In the present study, we were able to demonstrate that thrombocytopenia had a substantial impact on the development of cirrhosis in CHB patients. Despite the fact that platelet sequestration in the spleen and decreased production of thrombopoietin in the liver contributes to thrombocytopenia in liver cirrhosis, experimental data show that thrombocytopenia per se might be implicated in the progression of liver fibrosis (38-40). Mohamadnejad et al. also reported that a low platelet count was an independent risk factor for noticeable fibrosis in CHB patients (41). This implies a two-sided correlation between thrombocytopenia and progression to liver cirrhosis.

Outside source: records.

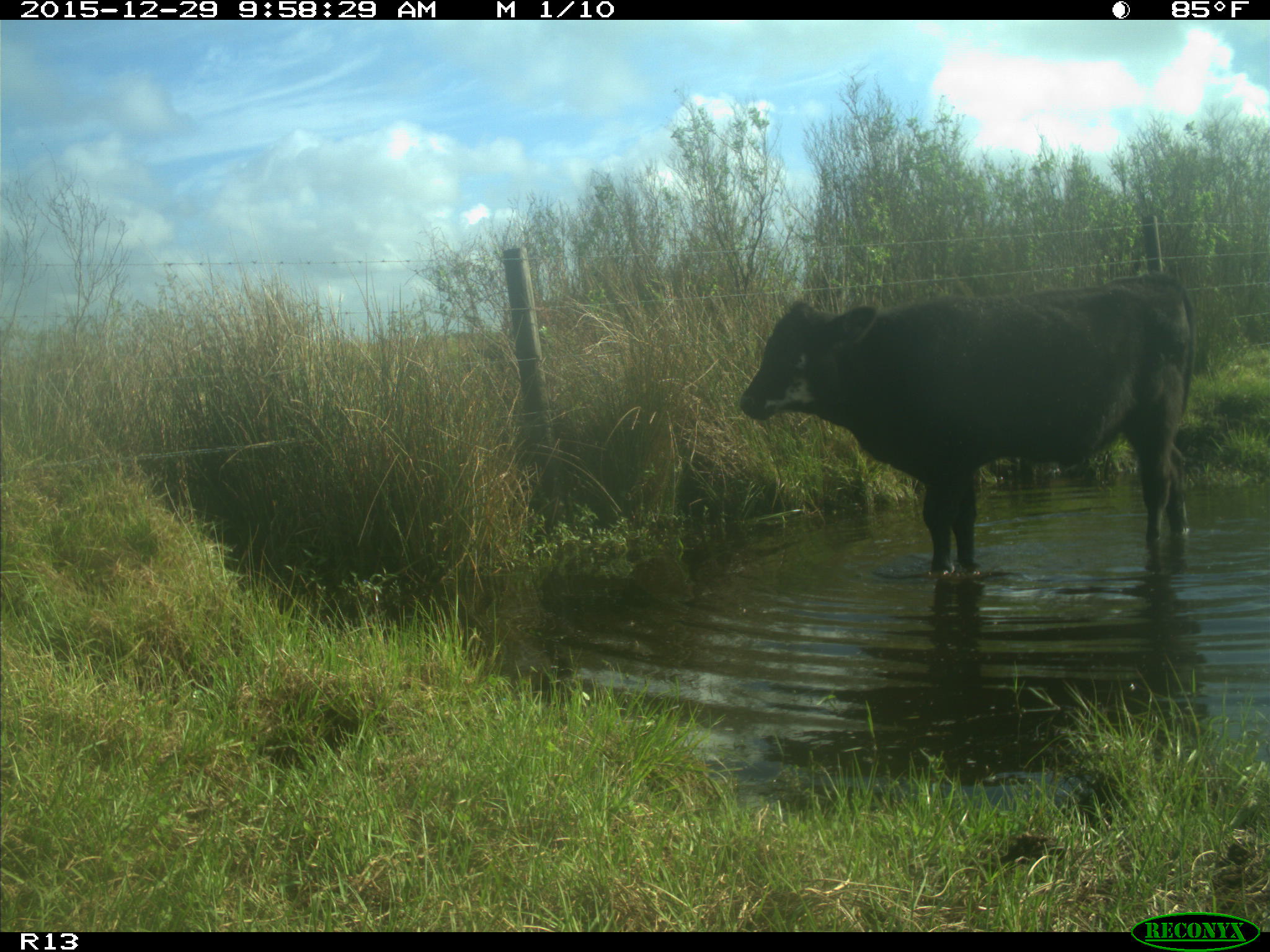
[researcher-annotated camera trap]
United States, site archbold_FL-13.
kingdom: Animalia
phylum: Chordata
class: Mammalia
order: Artiodactyla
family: Bovidae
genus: Bos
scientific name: Bos taurus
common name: domestic cow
Bos taurus (domestic cow).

The current study revealed that higher serum HBV DNA levels (≥ 2000 IU/mL) strongly correlated with progression to liver cirrhosis. Iloeje et al. have shown that with increasing HBV DNA levels in CHB patients, the risk of cirrhosis increases (20). In a similar study by Wong et al. (42), the odds ratios for cirrhosis began to increase significantly when serum HBV DNA was > 2,000 IU/mL in HBeAg-negative CHB patients. Despite the fact that serum HBV DNA levels had no significant correlation with liver histology, an HBV DNA level of 4,000 IU/mL could predict considerable liver fibrosis with a sensitivity of 82% and specificity of 70% in HBeAg-negative patients (41, 43, 44). Therefore, close monitoring of the serum HBV DNA level is recommended due to the risk of CHB progression to liver cirrhosis with elevated levels (45). On the other hand, genotype D patients had the lowest chance of sustained response to interferon therapy, regardless of serum HBV DNA or ALT levels (46).

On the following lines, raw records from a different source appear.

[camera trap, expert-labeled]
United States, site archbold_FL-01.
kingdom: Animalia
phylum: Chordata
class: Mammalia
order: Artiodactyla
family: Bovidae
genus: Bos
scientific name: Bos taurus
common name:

The strong points of this study were the 10 years of patient follow-up, the relatively appropriate sample size, and complete laboratory data. However, a limitation of the present investigation was that we studied the patients at a single center. In addition, the univariate analyses identified 8 out of 17 factors as unsuitable predictors of liver cirrhosis in CHB patients. This may be due to actual insignificant differences or an insufficient sample size.

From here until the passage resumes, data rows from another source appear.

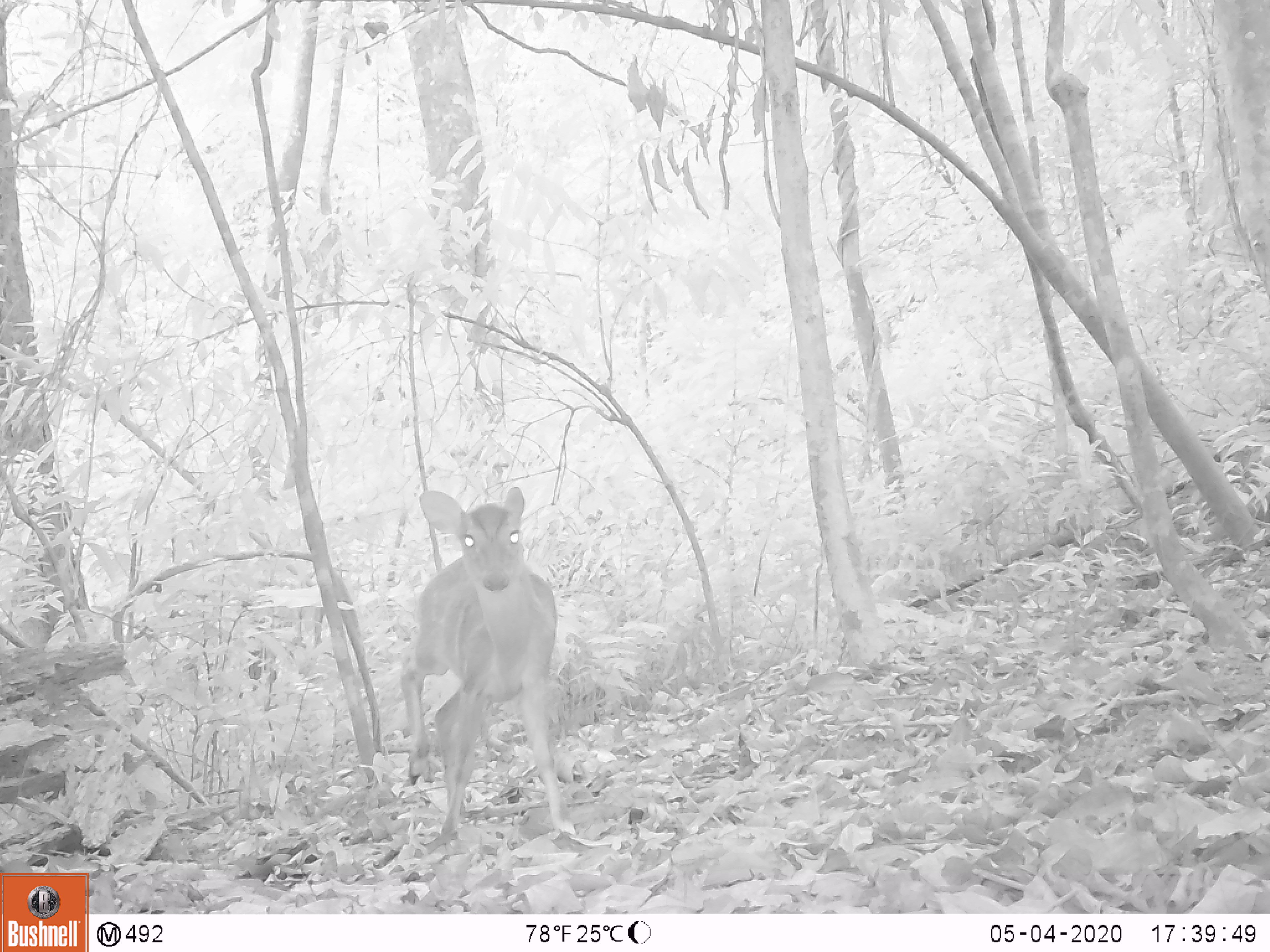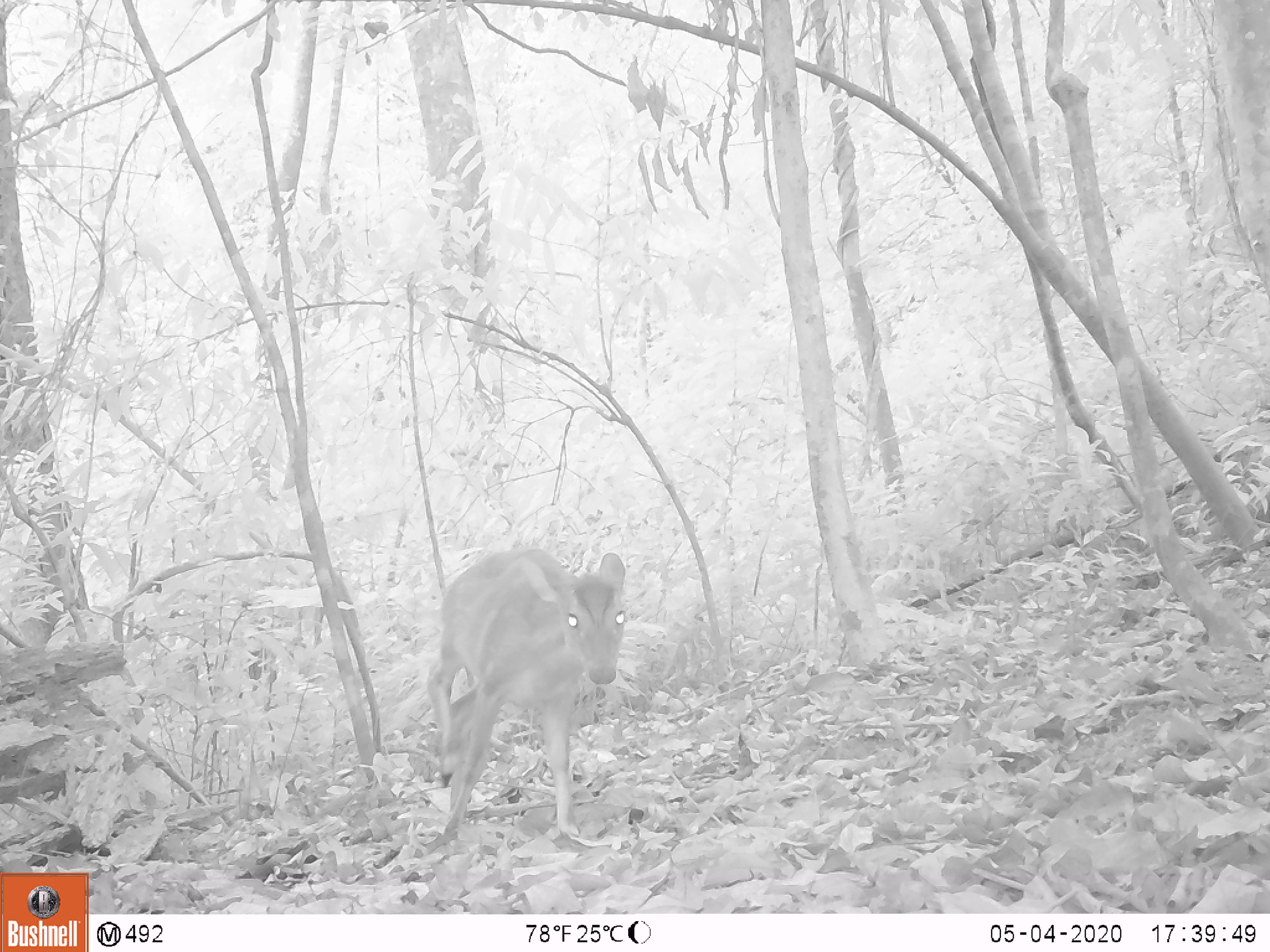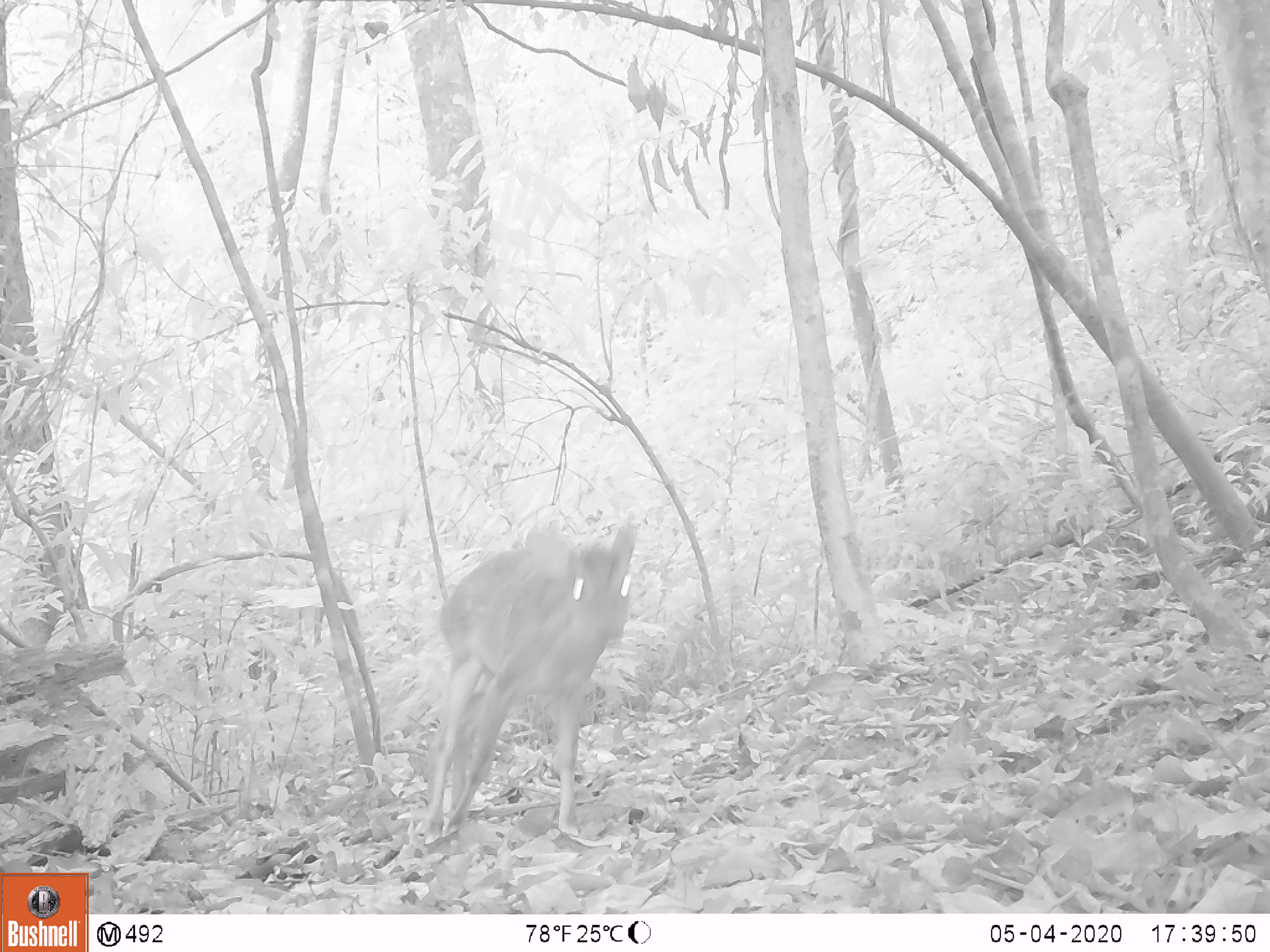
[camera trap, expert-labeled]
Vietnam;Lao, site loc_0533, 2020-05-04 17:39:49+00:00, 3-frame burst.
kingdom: Animalia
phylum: Chordata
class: Mammalia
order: Artiodactyla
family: Cervidae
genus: Muntiacus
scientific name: Muntiacus vuquangensis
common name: large-antlered muntjac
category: large antlered muntjac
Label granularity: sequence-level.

In conclusion, significant predictors of liver cirrhosis, such as an age of ≥ 45 years, HDV positivity, HBeAg negativity, a platelet count of < 150 (× 109)/L, and an HBV DNA level of ≥ 2,000 IU/mL, may provide valid information for further diagnostic and therapeutic decisions in CHB patients. These data are simple to gather, easy to measure, and cost-effective for the prediction of liver cirrhosis.